**Testo fornito**

Allo stato delle cose resta
un'occasione mancata, una confusa fotografia di suoni che al fondo appare più
come un disco di Joseph Arthur, quello più attento alle pulsioni rock e alle loro
contaminazioni elettroniche, e meno un'invenzione di Peter Buck, che sorregge
i brani con i suoi spunti chitarristici, lascia certamente un'impronta sonora
eppure si trattiene dagli arrangiamenti e dalla produzione, guarda caso firmata
dal solo Arthur. L'idea nasce in Messico, sulla spiaggia di Todos Santos, dove
da diversi anni Buck ha una seconda casa, un luogo in cui rifugiarsi. La chiamata
all'amico Joseph Arthur arriva quasi per caso, un fine settimana per rilassarsi
nelle acque dell'oceano. Diventano quattro giorni di canzoni condivise, riff di
chitarra da scambiarsi e dai quali scaturiscono otto nuove composizioni, poi completate
nei Type Foundry Studios di Portland, soltanto i due protagonisti a maneggiare
ogni cosa. Arthur prende il timone della parte ritmica, "imbratta" i brani di
percussioni, loop, sintetizzatori, mentre Buck arrotonda e abbellisce fra acustiche
ed elettriche.

**Compiti dell'esercizio**
A – Secondo il testo fornito, perché il disco sembra più di Joseph Arthur che di Peter Buck? Rispondi in una-tre frasi.
B – Rispondi a queste domande sul testo fornito:
(i) Dove nasce l'idea del disco?
(ii) Quante nuove composizioni nascono dai quattro giorni passati insieme?
(iii) In quali studi vengono completati i brani?
C – Prosegui il testo fornito sulla collaborazione tra Joseph Arthur e Peter Buck dal punto in cui si interrompe.
Le voci non servono per nessuna parte di questo esercizio.

**Voci grezze**
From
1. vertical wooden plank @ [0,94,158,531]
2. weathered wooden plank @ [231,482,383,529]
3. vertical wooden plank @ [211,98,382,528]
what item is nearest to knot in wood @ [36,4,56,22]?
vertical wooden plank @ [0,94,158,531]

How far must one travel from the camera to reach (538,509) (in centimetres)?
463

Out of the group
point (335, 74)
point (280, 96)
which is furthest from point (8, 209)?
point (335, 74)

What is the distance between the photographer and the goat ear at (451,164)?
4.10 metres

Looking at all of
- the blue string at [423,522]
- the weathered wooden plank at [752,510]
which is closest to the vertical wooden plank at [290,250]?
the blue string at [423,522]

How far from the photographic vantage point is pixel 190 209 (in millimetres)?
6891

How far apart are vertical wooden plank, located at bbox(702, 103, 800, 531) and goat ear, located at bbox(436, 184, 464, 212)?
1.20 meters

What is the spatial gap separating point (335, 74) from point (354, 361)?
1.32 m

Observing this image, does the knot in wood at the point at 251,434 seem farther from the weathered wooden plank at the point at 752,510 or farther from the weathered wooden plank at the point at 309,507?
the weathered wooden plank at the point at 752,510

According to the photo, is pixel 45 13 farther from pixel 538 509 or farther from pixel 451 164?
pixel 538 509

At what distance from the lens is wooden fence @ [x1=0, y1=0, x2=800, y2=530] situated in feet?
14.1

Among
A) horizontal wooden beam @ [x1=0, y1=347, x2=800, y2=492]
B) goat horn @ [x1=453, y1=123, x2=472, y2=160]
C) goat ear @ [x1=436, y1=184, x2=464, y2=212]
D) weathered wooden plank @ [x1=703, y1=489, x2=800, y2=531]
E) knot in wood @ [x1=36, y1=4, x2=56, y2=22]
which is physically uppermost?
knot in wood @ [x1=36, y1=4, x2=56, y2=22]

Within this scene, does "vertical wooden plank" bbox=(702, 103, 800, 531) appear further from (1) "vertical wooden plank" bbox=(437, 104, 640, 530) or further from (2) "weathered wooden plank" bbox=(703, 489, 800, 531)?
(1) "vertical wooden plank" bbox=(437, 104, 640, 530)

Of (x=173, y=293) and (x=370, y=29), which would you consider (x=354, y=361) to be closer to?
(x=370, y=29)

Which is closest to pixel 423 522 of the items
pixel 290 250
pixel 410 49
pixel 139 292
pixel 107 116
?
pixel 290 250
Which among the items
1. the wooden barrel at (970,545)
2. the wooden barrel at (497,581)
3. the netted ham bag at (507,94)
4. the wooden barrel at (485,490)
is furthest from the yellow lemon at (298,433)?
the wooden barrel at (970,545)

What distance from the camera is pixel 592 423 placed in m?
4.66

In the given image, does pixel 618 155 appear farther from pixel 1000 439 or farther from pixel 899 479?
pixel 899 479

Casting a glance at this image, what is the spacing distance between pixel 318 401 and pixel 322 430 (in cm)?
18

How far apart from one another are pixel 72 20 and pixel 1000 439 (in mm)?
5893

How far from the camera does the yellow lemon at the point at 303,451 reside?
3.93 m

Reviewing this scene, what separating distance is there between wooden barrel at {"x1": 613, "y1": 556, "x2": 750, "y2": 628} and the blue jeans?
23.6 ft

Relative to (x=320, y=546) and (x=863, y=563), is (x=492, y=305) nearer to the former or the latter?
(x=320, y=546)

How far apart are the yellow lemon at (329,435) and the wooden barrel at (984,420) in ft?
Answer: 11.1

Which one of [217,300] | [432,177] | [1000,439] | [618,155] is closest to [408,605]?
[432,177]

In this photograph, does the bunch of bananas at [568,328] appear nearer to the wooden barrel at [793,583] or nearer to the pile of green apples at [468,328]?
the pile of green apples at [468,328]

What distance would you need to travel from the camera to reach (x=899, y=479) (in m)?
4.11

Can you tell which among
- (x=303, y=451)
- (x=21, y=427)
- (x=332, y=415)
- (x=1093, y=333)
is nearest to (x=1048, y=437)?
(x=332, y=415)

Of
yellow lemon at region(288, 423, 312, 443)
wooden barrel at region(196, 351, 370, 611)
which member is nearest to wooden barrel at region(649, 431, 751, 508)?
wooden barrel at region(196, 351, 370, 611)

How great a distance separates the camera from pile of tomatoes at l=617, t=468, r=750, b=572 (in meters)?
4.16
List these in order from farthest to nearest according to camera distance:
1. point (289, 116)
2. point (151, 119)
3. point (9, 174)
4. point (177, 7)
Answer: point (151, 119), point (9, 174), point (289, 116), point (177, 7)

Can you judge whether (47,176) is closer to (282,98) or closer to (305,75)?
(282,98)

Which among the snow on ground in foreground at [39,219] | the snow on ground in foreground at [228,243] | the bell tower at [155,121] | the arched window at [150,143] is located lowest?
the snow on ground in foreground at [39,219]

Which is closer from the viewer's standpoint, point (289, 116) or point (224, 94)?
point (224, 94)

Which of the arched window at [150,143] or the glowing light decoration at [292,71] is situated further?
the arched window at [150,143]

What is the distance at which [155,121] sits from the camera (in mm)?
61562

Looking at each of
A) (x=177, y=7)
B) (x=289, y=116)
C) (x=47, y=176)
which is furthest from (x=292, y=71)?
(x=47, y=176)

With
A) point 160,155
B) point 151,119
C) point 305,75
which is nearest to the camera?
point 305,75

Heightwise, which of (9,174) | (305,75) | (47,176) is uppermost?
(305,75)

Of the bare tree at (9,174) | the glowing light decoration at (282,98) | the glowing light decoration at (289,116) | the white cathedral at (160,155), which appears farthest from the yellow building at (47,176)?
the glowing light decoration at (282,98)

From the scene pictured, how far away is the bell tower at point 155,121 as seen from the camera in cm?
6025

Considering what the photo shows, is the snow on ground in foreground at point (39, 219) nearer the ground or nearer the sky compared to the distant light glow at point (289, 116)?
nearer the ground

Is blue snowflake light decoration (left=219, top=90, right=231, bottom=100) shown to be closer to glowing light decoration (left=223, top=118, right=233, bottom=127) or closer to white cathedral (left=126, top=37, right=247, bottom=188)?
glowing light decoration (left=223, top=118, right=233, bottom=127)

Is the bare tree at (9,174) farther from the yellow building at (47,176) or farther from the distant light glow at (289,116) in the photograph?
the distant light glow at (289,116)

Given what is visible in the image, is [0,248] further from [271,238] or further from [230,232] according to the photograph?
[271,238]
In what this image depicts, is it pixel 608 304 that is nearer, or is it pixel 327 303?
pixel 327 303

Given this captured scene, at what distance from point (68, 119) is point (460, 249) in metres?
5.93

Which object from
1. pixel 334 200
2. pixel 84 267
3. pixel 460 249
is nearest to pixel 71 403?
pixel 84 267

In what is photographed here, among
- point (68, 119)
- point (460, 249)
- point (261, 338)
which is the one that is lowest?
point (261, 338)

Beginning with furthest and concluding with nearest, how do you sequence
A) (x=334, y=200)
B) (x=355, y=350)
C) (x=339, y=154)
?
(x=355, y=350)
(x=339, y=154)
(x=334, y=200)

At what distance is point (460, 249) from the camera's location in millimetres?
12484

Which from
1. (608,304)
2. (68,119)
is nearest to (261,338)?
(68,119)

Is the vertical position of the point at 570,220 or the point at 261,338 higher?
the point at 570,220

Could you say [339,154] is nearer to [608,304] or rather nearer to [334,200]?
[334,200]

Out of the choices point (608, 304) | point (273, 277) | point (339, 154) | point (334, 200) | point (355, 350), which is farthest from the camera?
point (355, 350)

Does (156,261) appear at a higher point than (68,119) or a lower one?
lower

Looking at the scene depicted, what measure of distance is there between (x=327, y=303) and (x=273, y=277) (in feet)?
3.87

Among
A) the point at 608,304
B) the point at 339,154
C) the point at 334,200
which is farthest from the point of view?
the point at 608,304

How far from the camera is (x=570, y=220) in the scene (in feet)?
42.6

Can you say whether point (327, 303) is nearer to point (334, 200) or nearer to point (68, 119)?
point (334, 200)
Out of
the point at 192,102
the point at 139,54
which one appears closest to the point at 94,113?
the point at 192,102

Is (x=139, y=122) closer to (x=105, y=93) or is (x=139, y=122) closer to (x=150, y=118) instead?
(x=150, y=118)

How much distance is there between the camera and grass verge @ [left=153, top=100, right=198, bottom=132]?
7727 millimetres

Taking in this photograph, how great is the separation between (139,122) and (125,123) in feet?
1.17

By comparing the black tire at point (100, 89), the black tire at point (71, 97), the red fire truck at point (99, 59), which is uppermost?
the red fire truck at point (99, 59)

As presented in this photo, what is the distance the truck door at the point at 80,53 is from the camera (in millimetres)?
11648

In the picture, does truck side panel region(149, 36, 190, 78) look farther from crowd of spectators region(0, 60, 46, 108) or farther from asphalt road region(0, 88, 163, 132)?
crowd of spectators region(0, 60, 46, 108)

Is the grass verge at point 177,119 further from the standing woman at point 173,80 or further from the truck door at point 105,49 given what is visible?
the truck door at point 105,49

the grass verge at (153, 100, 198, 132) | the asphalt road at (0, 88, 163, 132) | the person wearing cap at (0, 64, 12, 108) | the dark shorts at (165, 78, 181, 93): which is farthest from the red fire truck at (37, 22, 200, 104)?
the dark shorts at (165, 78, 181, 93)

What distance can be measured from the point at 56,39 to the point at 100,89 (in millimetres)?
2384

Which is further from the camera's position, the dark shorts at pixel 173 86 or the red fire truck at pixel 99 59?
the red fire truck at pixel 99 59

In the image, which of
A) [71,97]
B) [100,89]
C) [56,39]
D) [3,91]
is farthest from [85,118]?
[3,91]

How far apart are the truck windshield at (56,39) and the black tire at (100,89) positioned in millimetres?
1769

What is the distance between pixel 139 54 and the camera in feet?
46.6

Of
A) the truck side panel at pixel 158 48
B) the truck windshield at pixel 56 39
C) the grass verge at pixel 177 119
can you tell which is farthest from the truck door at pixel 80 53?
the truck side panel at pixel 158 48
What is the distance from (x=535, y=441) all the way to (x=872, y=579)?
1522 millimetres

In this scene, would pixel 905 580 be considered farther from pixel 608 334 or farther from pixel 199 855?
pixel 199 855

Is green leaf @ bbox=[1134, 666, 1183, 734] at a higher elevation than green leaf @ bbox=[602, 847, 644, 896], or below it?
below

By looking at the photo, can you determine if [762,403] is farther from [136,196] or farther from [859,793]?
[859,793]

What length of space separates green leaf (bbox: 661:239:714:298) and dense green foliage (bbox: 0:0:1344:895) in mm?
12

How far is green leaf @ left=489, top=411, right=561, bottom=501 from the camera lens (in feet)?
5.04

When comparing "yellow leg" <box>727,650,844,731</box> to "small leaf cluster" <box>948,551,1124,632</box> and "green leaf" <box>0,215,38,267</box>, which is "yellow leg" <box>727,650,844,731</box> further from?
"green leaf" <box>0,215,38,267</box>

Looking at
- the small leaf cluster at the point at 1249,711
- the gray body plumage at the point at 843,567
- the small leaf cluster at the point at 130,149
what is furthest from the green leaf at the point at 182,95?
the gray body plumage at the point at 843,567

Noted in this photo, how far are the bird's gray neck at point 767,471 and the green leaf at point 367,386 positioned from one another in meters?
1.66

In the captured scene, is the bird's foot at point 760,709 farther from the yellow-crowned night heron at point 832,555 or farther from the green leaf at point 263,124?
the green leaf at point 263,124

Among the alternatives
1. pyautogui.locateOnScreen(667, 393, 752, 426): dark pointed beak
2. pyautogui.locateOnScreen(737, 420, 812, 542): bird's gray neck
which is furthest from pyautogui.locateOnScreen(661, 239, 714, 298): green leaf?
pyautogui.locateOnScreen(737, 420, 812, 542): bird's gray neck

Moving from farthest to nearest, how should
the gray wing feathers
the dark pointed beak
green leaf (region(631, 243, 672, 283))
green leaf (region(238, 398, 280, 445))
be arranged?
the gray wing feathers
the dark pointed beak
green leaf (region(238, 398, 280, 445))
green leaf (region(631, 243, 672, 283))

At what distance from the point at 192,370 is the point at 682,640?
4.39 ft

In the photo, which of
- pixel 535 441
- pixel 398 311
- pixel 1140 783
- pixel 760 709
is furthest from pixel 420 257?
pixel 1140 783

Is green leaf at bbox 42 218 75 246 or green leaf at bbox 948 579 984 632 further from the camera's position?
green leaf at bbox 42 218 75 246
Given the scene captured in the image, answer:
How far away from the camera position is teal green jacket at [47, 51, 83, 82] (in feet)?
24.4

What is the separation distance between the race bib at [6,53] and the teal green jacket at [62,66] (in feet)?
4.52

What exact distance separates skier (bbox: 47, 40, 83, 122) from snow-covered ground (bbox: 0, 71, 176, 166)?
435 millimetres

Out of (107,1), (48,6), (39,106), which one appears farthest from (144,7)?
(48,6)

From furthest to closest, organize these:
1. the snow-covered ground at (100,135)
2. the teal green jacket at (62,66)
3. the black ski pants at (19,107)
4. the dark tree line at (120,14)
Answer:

**Risposte attese**
A – Peter Buck sorregge i brani con i suoi spunti chitarristici e lascia un'impronta sonora, ma si trattiene dagli arrangiamenti e dalla produzione. La produzione è firmata dal solo Arthur.

B –
(i) In Messico, sulla spiaggia di Todos Santos.
(ii) Otto.
(iii) Nei Type Foundry Studios di Portland.

C –
Le vibrazioni sono positive, a cominciare dall'apripistra
I Am the Moment, liriche pungenti e brillanti come ci si aspetterebbe
da entrambi i musistici (e soprattutto da Joseph Arthur), che sembrano cercare
uno spiraglio di luce in un mondo alla deriva (il primo singolo Are
You Electrified?), ma allo stesso tempo una musica che aggiunge strati
su strati di melodie pop e intrecci rock sintetici senza trovare il bandolo della
matassa. Tutto già sentito (e meglio) nei dischi solisti di Arthur, canzoni che
catturano per un istante, perdendosi il secondo dopo, senza lasciare l'impressione
di una vera epifania fra i due amici. Spiccano comunque le ballate, i ritmi più
rallentati e un po' psichedelici di The Wanderer
e della conclusiva Can't Make It Without You, quelli dilatati e un poco
impalpabili della breve Summertime, o ancora Forever Falling e le
venature sixties di Wide Awake In November;
si dissolvono senza grandi sussulti invece le fredde pulsazioni elettroniche di
If You Wake Up In Time e Before Your Love Is Gone, o la caotica
e politica messinscena di American Century.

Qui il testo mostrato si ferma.